第17章 二人の出張
ちゅっと軽いリップ音を立て離れて行った悟の唇に、少しばかり寂しさを覚えながら酸素の薄れた頭のままボーッと彼を見上げると「どうしたの、物足りなかった?」と意地悪気に言われ、再び熱く甘くこれでもかというほど優しく唇を奪われた。

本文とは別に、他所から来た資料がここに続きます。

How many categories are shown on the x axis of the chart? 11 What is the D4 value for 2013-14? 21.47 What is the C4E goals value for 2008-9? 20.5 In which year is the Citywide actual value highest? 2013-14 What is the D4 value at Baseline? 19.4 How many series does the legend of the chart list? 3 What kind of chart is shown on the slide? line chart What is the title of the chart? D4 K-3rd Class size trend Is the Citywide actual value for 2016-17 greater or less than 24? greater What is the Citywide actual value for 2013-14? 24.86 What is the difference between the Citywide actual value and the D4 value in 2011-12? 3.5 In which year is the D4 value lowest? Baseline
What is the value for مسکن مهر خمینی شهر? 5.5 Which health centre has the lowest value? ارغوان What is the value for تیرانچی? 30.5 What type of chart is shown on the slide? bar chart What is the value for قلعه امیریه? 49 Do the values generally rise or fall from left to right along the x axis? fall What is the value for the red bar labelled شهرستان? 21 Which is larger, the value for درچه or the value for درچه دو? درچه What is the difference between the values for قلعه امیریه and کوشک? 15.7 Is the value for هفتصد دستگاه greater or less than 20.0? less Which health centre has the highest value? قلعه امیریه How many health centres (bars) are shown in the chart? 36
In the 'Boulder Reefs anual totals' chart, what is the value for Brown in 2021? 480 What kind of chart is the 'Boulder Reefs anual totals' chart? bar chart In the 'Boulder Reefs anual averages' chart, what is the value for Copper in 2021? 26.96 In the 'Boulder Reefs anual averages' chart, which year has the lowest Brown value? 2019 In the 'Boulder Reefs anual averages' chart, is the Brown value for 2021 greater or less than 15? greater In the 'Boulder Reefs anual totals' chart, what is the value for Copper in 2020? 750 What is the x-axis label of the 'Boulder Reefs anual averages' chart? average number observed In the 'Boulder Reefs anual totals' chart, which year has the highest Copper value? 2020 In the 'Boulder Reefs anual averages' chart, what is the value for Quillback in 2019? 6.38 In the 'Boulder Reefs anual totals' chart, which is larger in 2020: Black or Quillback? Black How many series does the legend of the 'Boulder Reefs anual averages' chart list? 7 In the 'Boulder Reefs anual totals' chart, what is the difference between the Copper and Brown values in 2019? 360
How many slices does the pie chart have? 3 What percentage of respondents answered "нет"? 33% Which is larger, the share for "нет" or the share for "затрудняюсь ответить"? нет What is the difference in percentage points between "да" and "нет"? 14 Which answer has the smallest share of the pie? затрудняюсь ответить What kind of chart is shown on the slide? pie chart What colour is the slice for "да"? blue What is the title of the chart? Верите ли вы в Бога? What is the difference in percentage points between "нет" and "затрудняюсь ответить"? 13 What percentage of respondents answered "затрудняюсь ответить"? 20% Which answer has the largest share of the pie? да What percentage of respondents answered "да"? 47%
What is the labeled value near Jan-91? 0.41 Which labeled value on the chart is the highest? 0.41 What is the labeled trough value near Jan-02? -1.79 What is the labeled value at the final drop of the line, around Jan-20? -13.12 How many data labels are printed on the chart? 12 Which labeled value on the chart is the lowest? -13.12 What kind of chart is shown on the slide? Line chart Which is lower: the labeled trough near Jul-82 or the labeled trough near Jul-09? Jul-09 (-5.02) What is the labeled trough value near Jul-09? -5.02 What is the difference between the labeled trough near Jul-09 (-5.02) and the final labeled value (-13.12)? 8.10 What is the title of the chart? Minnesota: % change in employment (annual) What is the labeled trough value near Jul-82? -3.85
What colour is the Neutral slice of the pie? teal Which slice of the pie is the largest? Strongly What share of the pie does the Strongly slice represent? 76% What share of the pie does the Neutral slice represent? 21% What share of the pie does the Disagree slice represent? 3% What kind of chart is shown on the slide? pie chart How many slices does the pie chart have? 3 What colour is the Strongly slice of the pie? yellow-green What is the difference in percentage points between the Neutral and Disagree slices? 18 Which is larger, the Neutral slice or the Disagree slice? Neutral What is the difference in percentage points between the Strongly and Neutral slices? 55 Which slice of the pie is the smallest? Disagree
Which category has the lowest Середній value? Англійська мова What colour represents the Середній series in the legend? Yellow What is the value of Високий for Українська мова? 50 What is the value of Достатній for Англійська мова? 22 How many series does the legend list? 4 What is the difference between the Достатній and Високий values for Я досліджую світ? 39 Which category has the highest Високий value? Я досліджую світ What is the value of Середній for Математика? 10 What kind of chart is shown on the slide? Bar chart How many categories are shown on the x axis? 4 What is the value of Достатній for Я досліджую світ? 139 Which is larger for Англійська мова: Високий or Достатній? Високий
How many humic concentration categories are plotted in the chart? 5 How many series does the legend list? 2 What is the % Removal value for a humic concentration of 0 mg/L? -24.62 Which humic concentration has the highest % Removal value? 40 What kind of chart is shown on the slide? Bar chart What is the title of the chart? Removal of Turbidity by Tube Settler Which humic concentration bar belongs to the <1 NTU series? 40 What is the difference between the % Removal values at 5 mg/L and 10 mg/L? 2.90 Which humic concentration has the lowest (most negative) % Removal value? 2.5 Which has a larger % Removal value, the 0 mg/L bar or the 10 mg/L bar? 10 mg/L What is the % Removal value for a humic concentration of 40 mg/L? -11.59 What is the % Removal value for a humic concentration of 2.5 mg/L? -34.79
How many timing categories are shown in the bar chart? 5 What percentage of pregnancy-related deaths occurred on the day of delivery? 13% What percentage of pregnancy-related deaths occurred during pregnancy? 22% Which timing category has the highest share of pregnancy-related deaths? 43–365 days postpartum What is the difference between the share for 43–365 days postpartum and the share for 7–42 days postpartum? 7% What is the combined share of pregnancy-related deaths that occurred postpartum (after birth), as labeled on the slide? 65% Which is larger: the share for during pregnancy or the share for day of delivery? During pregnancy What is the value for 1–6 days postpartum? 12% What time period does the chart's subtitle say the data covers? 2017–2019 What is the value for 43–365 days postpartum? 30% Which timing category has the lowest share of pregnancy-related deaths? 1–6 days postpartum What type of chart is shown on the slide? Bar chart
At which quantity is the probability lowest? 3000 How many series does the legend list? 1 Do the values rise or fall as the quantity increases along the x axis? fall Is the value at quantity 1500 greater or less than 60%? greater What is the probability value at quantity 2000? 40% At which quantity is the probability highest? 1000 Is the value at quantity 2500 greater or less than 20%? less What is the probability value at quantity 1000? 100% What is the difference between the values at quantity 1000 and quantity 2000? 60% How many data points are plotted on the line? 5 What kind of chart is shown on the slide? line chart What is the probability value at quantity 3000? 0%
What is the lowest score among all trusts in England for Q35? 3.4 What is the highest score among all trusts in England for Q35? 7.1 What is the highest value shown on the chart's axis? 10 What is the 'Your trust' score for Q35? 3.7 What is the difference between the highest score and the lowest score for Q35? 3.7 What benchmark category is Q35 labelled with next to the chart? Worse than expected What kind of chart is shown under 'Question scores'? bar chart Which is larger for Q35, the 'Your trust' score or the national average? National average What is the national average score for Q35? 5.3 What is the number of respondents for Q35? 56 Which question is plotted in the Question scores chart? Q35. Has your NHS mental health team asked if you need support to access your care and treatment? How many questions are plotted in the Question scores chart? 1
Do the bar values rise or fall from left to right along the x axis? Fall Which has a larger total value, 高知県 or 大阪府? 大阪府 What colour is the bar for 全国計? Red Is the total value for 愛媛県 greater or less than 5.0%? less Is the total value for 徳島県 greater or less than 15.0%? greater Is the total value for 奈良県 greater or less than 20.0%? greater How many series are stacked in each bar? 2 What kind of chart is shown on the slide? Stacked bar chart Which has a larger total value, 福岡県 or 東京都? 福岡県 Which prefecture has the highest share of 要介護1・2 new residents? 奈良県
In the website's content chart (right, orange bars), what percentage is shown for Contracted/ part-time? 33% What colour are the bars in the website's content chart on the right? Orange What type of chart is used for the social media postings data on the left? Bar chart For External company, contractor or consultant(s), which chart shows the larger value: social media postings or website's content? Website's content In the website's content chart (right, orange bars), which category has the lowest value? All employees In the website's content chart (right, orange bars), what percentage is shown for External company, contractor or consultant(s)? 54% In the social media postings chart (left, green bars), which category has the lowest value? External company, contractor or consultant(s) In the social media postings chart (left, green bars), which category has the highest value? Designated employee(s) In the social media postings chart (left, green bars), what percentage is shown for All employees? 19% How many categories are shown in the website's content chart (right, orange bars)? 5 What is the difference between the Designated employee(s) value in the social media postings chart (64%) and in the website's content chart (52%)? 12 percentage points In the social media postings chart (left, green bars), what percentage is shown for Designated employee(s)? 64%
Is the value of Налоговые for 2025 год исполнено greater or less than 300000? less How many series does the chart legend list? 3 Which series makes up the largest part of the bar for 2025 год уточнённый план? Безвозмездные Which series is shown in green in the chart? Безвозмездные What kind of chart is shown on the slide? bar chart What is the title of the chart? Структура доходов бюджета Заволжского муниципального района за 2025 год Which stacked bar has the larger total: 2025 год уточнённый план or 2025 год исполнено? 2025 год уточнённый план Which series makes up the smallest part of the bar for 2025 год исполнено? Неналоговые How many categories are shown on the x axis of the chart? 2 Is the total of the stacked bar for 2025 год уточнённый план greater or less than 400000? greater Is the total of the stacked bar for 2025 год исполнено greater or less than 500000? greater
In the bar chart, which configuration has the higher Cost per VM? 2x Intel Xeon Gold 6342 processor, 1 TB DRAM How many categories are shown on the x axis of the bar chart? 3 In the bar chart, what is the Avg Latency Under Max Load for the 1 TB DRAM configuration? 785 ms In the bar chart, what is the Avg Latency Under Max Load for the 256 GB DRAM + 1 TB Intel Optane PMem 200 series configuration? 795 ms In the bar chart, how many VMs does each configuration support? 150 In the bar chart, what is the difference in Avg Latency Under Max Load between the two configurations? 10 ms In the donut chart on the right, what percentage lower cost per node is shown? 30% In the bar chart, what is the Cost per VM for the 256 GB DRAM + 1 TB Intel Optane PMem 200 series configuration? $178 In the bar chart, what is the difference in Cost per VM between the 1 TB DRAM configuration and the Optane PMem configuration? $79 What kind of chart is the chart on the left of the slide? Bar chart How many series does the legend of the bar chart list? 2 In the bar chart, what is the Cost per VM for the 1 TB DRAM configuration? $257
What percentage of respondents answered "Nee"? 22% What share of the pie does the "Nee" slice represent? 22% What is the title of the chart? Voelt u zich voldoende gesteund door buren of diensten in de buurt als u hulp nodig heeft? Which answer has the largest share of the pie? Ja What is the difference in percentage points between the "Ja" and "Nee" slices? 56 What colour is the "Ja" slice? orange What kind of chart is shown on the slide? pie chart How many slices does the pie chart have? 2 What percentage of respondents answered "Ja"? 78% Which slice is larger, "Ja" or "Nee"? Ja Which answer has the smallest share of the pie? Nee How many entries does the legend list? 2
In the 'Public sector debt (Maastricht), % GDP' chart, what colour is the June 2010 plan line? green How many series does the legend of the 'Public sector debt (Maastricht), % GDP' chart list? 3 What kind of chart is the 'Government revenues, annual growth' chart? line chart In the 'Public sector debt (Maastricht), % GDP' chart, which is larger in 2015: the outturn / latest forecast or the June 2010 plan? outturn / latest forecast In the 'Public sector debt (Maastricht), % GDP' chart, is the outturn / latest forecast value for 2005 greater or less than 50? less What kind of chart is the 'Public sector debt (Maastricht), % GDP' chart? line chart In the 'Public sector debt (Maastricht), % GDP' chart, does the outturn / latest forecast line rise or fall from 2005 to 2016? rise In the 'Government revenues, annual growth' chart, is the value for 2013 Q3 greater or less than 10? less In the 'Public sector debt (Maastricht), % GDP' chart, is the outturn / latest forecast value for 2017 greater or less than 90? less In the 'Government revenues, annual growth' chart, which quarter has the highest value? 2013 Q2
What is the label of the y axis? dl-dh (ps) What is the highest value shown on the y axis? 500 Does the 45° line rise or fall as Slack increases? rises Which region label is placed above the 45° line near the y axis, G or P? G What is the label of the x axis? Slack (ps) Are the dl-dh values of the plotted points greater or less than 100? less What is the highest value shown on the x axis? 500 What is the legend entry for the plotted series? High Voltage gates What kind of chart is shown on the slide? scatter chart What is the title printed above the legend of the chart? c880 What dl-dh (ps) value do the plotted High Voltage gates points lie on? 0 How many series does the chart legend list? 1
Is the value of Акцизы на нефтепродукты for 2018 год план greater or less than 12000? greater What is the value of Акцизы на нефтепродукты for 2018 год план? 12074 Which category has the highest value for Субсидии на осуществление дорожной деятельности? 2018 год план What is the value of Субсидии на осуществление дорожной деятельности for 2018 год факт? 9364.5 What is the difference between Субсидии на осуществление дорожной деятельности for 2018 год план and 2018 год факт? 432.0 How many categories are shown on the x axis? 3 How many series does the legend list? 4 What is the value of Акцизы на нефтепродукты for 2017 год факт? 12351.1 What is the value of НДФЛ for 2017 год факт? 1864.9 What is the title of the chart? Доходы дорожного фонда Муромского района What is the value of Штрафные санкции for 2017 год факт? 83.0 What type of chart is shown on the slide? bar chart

少しだけしょっぱい味がしたのは、多分海で交わしたキスだからだ。
「とろんとした目しちゃって、襲いたくなるでしょうが」
「っ!!」
思わず濡れた悟の唇を見ていた視線をギョッと見開き、慌てて悟から顔を離す。
「そこまで警戒しなくても大丈夫だよ、さすがの僕でもこんな場所で節操無しに襲ったりしないから」
「…本当?」
「それに心配しなくても、甘い時間はあとでたっぷりと過ごすからさ。もちろんベッドの上でね」
「…やっぱり悟ってやらしぃ」
「男ってそういう生き物なんだよ。特に好きな女の前ではね」
口角を上げ楽しそうに瞳を細める悟が色っぽくて、私の心臓はドキドキと音が鳴りっぱなしだ。今までずっと普通の幼なじみとして過ごしてきた時は、こんなにも彼にドキドキする事なんてもちろんなかった。
悟の顔がカッコイイだとか、そんなことは当然理解していたが、胸が痛くなるほどのトキメキなんて感じたことは無かったのだ。
だけど悟を好きになって全てが変わった。